*The tasks*:
1 – According to the text on the H-1B program, what premium do "hot" technical skills command in the open market?
2 – Translate the sentence "There is no tech labor shortage." from the text on the H-1B program into Spanish.
3 – In the text on the H-1B program, write out the passage from "- The per-capita" up to and including "visa groups [i.e.", substituting "foreign-born engineers" for "immigrant engineers".

For example: The law and regulations do not require that the prevailing
wage account for "hot" technical skills. These command a
premium of 15-25% in the open market. Thus one can see immediately
that the legal prevailing wage is typically lower than the true
market wage. Thus the legal prevailing wage law is no protection for U.S.
workers, and since the DOL PERM data show that most employers pay only
the prevailing wage or very near it, it is clear tha most employers are
underpaying their H-1Bs.
- The use of foreign workers for cheap labor pervades the entire tech
industry, INCLUDING the large, mainstream firms, and INCLUDING
the foreign workers hired from U.S. universities. It is NOT
limited to the "bodyshops."
- Age is a core H-1B issue. Most H-1Bs are under 30, and since
younger workers are cheaper than older ones in both wages and health
care costs, employers use the H-1B program to avoid hiring older
(i.e. 35+) Americans.
- There is no tech labor shortage. No study, other than those
sponsored by the industry, has ever shown a shortage. HR departments
routinely exclude CVs of applicants they deem "too expensive"--those
that are over age 35. (So managers never see these CVs, and mistakenly
believe there are no applicants.)
- Shortage arguments based on comparison of American K-12
math/science scores to those of other nations are red herrings, based on
misleading averages. It is also rank hypocrisy, since the same
employers who claim that "Johnnie can't do math" are laying off tens of
thousands of Americans who had been top math/science students when they
were kids.
- The world's "best and brightest" should be welcomed, but only a
tiny percentage of H-1Bs are in that league. Meanwhile, the H-1B
program results in many of our own best and brightest U.S. citizens and
permanent residents being squeezed out of the market once they
accumulate 10 years or so of experience, and worse, many top college
students are discouraged by H-1B and offshoring from pursuing the field
in the first place. In other words, H-1B is causing an internal
brain drain of American talents.
- Though the industry lobbyists claim that the importation of H-1Bs
avoids the offshoring of work, the visa is actually used to
facilitate shipping the work abroad.
-
The National Science Foundation, a key government agency, actually
advocated the use of the H-1B program as a means of holding down PhD
salaries, by flooding the job market with foreign students.
The NSF
added that the stagnation of salaries would push domestic students away
from PhD study, which is exactly what has happened. Former Fed chair
Alan Greenspan has also explicitly advocated the use of H-1B to hold
down tech salaries.
- The per-capita rates of entrepreneurship and patents among
immigrant engineers have been similar to, or lower than, those of natives.
Indeed, Prof. Jennifer Hunt, much cited by the industry, found that
After I control for field of study, in the middle graph,
and education, in the bottom graph, both main work visa groups [i.e.

*Available data*:

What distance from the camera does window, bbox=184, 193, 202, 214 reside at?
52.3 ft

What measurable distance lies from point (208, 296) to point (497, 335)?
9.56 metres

*Answers for the tasks*:
1 – A premium of 15-25%.

2 – No hay escasez de mano de obra en el sector tecnológico.

3 –
- The per-capita rates of entrepreneurship and patents among
foreign-born engineers have been similar to, or lower than, those of natives.
Indeed, Prof. Jennifer Hunt, much cited by the industry, found that
After I control for field of study, in the middle graph,
and education, in the bottom graph, both main work visa groups [i.e.